Reproduce the listing below verbatim.

------ Provided data ------

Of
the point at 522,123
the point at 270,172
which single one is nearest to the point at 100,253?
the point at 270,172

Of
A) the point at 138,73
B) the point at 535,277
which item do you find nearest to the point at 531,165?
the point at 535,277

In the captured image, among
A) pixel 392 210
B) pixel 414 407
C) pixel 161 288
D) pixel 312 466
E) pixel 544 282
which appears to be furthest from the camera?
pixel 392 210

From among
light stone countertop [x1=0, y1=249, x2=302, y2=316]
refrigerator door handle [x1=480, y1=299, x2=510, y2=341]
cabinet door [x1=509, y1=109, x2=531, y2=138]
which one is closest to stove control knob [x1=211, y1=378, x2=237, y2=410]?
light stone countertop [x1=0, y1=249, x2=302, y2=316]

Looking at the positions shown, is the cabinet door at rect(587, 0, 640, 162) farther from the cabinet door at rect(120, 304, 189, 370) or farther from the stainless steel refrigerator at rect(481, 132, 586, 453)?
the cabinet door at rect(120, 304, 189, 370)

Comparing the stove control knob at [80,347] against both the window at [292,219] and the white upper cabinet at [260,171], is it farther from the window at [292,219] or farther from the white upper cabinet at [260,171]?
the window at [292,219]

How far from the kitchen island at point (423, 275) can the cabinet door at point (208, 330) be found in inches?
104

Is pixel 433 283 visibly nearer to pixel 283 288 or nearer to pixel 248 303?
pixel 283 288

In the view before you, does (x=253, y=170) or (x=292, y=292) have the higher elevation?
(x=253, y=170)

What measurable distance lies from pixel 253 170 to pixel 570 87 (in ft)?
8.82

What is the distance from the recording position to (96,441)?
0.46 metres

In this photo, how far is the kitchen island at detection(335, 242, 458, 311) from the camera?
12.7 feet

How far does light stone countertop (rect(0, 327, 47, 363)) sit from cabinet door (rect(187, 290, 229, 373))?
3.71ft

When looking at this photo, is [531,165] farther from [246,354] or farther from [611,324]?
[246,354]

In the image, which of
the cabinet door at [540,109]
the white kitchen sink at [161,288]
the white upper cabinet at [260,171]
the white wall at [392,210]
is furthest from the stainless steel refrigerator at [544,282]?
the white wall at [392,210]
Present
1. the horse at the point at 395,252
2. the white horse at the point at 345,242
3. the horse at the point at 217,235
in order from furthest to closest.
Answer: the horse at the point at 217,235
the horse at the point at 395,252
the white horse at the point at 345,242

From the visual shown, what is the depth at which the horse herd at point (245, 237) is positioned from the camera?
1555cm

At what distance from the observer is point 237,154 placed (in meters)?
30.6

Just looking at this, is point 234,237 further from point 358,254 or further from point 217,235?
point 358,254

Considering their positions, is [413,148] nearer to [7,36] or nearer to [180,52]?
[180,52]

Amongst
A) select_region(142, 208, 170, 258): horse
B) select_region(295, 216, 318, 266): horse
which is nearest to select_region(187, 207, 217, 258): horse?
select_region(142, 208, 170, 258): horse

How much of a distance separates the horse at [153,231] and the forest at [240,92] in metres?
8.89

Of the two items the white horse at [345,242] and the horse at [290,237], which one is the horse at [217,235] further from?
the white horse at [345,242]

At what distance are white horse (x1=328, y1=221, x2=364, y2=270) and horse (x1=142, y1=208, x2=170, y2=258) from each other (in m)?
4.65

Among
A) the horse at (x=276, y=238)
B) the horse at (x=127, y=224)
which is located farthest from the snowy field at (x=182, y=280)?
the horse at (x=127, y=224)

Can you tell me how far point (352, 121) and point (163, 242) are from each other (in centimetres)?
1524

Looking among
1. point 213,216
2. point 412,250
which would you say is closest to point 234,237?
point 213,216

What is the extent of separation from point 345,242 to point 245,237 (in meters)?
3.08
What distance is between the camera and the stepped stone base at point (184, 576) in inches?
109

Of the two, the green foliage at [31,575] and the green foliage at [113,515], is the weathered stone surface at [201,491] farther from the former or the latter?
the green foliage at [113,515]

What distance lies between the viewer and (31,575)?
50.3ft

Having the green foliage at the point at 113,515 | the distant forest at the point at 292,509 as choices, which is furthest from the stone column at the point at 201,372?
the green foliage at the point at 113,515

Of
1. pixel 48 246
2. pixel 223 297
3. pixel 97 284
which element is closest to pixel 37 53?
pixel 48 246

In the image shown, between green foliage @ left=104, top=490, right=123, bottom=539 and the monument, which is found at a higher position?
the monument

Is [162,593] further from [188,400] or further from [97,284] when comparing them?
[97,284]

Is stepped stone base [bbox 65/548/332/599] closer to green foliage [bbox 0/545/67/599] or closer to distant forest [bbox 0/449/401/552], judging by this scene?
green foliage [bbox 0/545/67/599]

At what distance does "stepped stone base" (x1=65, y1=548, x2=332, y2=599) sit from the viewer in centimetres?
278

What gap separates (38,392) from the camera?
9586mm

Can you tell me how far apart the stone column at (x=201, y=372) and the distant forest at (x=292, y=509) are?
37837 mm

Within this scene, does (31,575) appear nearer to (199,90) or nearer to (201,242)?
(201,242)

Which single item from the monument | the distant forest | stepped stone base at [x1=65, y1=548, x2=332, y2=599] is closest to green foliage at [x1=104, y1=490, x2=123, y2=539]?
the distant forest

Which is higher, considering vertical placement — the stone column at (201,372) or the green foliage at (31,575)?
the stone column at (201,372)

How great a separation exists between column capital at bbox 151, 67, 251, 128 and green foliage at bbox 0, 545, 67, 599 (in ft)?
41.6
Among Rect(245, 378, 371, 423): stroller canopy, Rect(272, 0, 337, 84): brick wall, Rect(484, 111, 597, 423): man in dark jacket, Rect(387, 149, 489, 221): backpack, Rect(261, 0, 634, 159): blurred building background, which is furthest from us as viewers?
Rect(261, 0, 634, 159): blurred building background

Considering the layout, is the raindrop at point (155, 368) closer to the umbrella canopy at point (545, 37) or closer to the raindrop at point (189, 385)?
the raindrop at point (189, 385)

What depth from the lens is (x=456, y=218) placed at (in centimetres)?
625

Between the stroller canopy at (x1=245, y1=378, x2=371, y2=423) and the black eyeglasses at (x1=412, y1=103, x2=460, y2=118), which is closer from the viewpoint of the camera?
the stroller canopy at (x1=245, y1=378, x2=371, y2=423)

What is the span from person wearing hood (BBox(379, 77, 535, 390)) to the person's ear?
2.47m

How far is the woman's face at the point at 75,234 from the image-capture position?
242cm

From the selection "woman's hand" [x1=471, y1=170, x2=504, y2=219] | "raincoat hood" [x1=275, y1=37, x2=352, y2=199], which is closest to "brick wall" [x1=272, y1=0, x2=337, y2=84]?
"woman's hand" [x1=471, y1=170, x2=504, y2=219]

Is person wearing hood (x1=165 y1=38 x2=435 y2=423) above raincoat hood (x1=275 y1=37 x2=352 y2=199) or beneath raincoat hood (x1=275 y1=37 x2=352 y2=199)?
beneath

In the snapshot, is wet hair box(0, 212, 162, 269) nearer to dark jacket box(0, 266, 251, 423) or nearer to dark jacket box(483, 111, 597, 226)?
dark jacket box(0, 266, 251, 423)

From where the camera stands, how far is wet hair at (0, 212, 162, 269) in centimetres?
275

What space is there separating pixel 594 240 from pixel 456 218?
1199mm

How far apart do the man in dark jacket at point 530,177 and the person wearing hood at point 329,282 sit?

------

## Written reply
Of
the point at 522,123
the point at 270,172
which single one is nearest to the point at 100,253?
the point at 270,172

Of
A) the point at 138,73
B) the point at 535,277
which item do you find nearest to the point at 531,165?
the point at 535,277

In the captured image, among
A) pixel 392 210
B) pixel 414 407
C) pixel 161 288
D) pixel 312 466
E) pixel 544 282
which appears to be furthest from the camera?
pixel 392 210

From among
light stone countertop [x1=0, y1=249, x2=302, y2=316]
refrigerator door handle [x1=480, y1=299, x2=510, y2=341]
cabinet door [x1=509, y1=109, x2=531, y2=138]
which one is closest to stove control knob [x1=211, y1=378, x2=237, y2=410]?
light stone countertop [x1=0, y1=249, x2=302, y2=316]

Looking at the positions shown, is the cabinet door at rect(587, 0, 640, 162) farther from the cabinet door at rect(120, 304, 189, 370) or farther from the stainless steel refrigerator at rect(481, 132, 586, 453)?
the cabinet door at rect(120, 304, 189, 370)

Comparing the stove control knob at [80,347] against both the window at [292,219] and the white upper cabinet at [260,171], is it farther from the window at [292,219] or farther from the white upper cabinet at [260,171]?
the window at [292,219]

How far from the kitchen island at point (423, 275) can the cabinet door at point (208, 330) be found in inches?
104

Is pixel 433 283 visibly nearer to pixel 283 288 or nearer to pixel 248 303?
pixel 283 288

In the view before you, does (x=253, y=170) or (x=292, y=292) have the higher elevation?
(x=253, y=170)

What measurable distance lies from pixel 253 170 to pixel 570 87 (in ft)?
8.82

What is the distance from the recording position to (96,441)?
0.46 metres

In this photo, how far is the kitchen island at detection(335, 242, 458, 311) from the camera?
12.7 feet

How far does light stone countertop (rect(0, 327, 47, 363)) sit from cabinet door (rect(187, 290, 229, 373))?
3.71ft

When looking at this photo, is [531,165] farther from [246,354] or farther from [611,324]?
[246,354]

In the image, which of
the cabinet door at [540,109]
the white kitchen sink at [161,288]
the white upper cabinet at [260,171]
the white wall at [392,210]
is furthest from the stainless steel refrigerator at [544,282]?
the white wall at [392,210]
Present
1. the horse at the point at 395,252
2. the white horse at the point at 345,242
3. the horse at the point at 217,235
in order from furthest to closest.
Answer: the horse at the point at 217,235
the horse at the point at 395,252
the white horse at the point at 345,242

From the visual shown, what is the depth at which the horse herd at point (245, 237) is positioned from the camera?
1555cm

At what distance from the observer is point 237,154 placed (in meters)?
30.6

Just looking at this, is point 234,237 further from point 358,254 or further from point 217,235?
point 358,254

Considering their positions, is [413,148] nearer to [7,36] or nearer to [180,52]?
[180,52]

Amongst
A) select_region(142, 208, 170, 258): horse
B) select_region(295, 216, 318, 266): horse
which is nearest to select_region(187, 207, 217, 258): horse?
select_region(142, 208, 170, 258): horse

How much of a distance separates the horse at [153,231] and the forest at [240,92] in metres?
8.89

Of the two items the white horse at [345,242] and the horse at [290,237], which one is the horse at [217,235] further from?
the white horse at [345,242]

At what distance are white horse (x1=328, y1=221, x2=364, y2=270) and horse (x1=142, y1=208, x2=170, y2=258) from each other (in m)?
4.65

Among
A) the horse at (x=276, y=238)
B) the horse at (x=127, y=224)
which is located farthest from the snowy field at (x=182, y=280)?
the horse at (x=127, y=224)

Can you tell me how far point (352, 121) and point (163, 242) are from each other (in centimetres)?
1524

Looking among
1. point 213,216
2. point 412,250
which would you say is closest to point 234,237?
point 213,216

What is the extent of separation from point 345,242 to point 245,237 (in meters)?
3.08
What distance is between the camera and the stepped stone base at point (184, 576) in inches?
109

Of the two, the green foliage at [31,575] and the green foliage at [113,515], is the weathered stone surface at [201,491] farther from the former or the latter?
the green foliage at [113,515]

What distance lies between the viewer and (31,575)?
50.3ft

Having the green foliage at the point at 113,515 | the distant forest at the point at 292,509 as choices, which is furthest from the stone column at the point at 201,372?
the green foliage at the point at 113,515

Of
1. pixel 48 246
2. pixel 223 297
3. pixel 97 284
which element is closest to pixel 37 53?
pixel 48 246

In the image shown, between green foliage @ left=104, top=490, right=123, bottom=539 and the monument, which is found at a higher position?
the monument

Is [162,593] further from [188,400] or further from [97,284] when comparing them?
[97,284]

Is stepped stone base [bbox 65/548/332/599] closer to green foliage [bbox 0/545/67/599] or closer to distant forest [bbox 0/449/401/552], judging by this scene?
green foliage [bbox 0/545/67/599]

At what distance does "stepped stone base" (x1=65, y1=548, x2=332, y2=599) sit from the viewer in centimetres?
278

What gap separates (38,392) from the camera?
9586mm

Can you tell me how far apart the stone column at (x=201, y=372) and the distant forest at (x=292, y=509) are?
37837 mm

Within this scene, does (31,575) appear nearer to (199,90) or nearer to (201,242)?
(201,242)

Which single item from the monument | the distant forest | stepped stone base at [x1=65, y1=548, x2=332, y2=599] is closest to green foliage at [x1=104, y1=490, x2=123, y2=539]?
the distant forest

Which is higher, considering vertical placement — the stone column at (201,372) or the green foliage at (31,575)?
the stone column at (201,372)

How great a separation exists between column capital at bbox 151, 67, 251, 128 and green foliage at bbox 0, 545, 67, 599 (in ft)?
41.6
Among Rect(245, 378, 371, 423): stroller canopy, Rect(272, 0, 337, 84): brick wall, Rect(484, 111, 597, 423): man in dark jacket, Rect(387, 149, 489, 221): backpack, Rect(261, 0, 634, 159): blurred building background, which is furthest from us as viewers?
Rect(261, 0, 634, 159): blurred building background

Considering the layout, is the raindrop at point (155, 368) closer to the umbrella canopy at point (545, 37) or closer to the raindrop at point (189, 385)?
the raindrop at point (189, 385)

What depth from the lens is (x=456, y=218) placed at (in centimetres)?
625

Between the stroller canopy at (x1=245, y1=378, x2=371, y2=423) and the black eyeglasses at (x1=412, y1=103, x2=460, y2=118), which is closer from the viewpoint of the camera?
the stroller canopy at (x1=245, y1=378, x2=371, y2=423)

What is the span from person wearing hood (BBox(379, 77, 535, 390)) to the person's ear?
2.47m

How far is the woman's face at the point at 75,234 from the image-capture position?
242cm

From the selection "woman's hand" [x1=471, y1=170, x2=504, y2=219] | "raincoat hood" [x1=275, y1=37, x2=352, y2=199], which is closest to "brick wall" [x1=272, y1=0, x2=337, y2=84]?
"woman's hand" [x1=471, y1=170, x2=504, y2=219]

Is person wearing hood (x1=165 y1=38 x2=435 y2=423) above raincoat hood (x1=275 y1=37 x2=352 y2=199) or beneath raincoat hood (x1=275 y1=37 x2=352 y2=199)?
beneath

In the snapshot, is wet hair box(0, 212, 162, 269) nearer to dark jacket box(0, 266, 251, 423) or nearer to dark jacket box(483, 111, 597, 226)?
dark jacket box(0, 266, 251, 423)

From where the camera stands, how far is wet hair at (0, 212, 162, 269) in centimetres?
275

What space is there separating pixel 594 240 from pixel 456 218?
1199mm

How far apart do the man in dark jacket at point 530,177 and the person wearing hood at point 329,282 sit?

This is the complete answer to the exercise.